From: Philip Nienhuis
Subject: [Octave-bug-tracker] [bug #33876] textscan: resuming reading does not work
Date: Sun, 31 Jul 2011 11:57:51 +0000
User-agent: Mozilla/5.0 (Windows; U; Windows NT 5.1; en-US; rv:1.9.1.11) Gecko/20100701 SeaMonkey/2.0.6

Follow-up Comment #4, bug #33876 (project octave):

Ben (just a quick but long-winded note),

Rik and I had a fair bit of email exchange behind the scenes lately about
textscan/textread/strread where quite a few details were discussed, so you
probably missed a few things.

What happens in textscan with the current implementation is that rather than
exactly repeating a format, reading a line (file record) is repeated instead.
That is a subtle but vital difference.
I.e,. it is assumed that a format string always applies to one "line" in the
file.
This breaks when a format applies to several "words" / "fields" / "items"
(whatever you call these) spread over multiple lines.

E.g., I have several FORTRAN output files that look like:

:
       465123.56            112345.32    83   83.44   76.33
   15     456.22    0.0123   9     320.01   -1.709
:

from which I can read using something like

   textscan (fid, "%f%f%d%f%f%d%f%f%d%f%f", delimiter, ' ')

Furthermore, it is allowed to call textread and strread using:

   [arg1, arg2, arg3, arg4] = textread (file)

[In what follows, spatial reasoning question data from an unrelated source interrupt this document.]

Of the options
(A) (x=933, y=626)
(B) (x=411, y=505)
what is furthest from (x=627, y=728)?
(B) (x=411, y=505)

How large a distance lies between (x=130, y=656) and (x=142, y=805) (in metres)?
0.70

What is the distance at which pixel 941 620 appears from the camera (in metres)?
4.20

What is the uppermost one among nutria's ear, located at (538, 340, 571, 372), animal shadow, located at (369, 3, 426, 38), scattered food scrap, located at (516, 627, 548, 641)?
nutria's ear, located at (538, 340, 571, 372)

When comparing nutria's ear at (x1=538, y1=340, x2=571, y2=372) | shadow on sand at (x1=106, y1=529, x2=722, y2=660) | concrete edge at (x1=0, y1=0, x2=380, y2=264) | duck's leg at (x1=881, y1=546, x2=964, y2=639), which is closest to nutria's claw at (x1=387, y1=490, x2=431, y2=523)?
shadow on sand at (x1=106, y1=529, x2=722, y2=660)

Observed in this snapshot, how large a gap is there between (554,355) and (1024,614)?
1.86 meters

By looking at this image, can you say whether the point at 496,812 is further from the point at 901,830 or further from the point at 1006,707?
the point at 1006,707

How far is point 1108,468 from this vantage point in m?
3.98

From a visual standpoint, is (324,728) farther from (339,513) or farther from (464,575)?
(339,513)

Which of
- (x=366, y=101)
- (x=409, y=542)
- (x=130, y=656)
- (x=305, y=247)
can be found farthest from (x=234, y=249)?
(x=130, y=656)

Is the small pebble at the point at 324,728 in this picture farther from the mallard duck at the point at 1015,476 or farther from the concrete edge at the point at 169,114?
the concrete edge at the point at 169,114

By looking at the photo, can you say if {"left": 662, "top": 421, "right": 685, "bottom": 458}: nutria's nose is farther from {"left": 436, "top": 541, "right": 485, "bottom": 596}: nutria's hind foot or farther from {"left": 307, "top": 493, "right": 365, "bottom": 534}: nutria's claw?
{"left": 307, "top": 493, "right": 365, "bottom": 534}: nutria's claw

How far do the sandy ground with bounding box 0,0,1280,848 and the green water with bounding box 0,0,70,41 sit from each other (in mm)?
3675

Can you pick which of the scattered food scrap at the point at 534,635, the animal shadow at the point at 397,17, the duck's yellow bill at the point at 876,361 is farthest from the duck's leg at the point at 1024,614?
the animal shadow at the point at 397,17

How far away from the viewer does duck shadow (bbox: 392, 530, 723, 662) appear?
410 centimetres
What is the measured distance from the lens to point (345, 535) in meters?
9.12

(i.e. with a default format of "%f")

-or- 

   [arg1, arg2, arg3, arg4] = textread (file, "%f", N)

-or even-

   [arg1, arg2, arg3, arg4] = textread (file, "", N)

where the number of output arguments is determined by the user).

So your (and Rik's) patch work only of a format string applies to just one
file "line" (record). 
This not exactly equivalent to "repeating a format" as it is mentioned in the
on-line ML docs.

If your patch works (can't check right now, maybe tonight) we can always add a
note in the texinfo header that for "multi-line formats" N has to be
multiplied by the nr. of lines / format.


BTW format repeat count doesn't work in strread itself (see below).


A bit of background:

Of course, in principle anything can be fixed, but it may become very
complicated with the current strread implementation (that I simple accepted
and used as a given) to do this for format repeat count.

That's because only after the file and format string have been fully parsed
and deciphered by strread (including literals bordering fields w/o delimiters
in between, and including format specifiers with trailing literals) it is
known for sure how many fields are contained in one file "line".
Strread (1) simply counts the number of format fields (incl. literals and %*
specifiers), then (2) splits the file into "columns" of words, where the
number of columns matches the number of format items, and (3) finally
transforms the columns into the requested format. Somewhere in step (2) the
concept of file line is dropped in favour of a number of fields matching the
number of format items.

Only in above step (3) of strread it would be possible to exactly return the
number of words matching a specific format repeat count. 
Initially I had that in place but Rik dropped it and implemented the current
setup, with good reason (it avoids reading the entire file, which I
overlooked).

BTW I just note that having it moved out of strread has the side effect that
format repeat count doesn't work anymore in strread itself... (so Rik and I
both overlooked that one :-( )

I *do* have an idea of how to fix this situation, using some communication
between strread and textscan/textread) but currently I have other priorities.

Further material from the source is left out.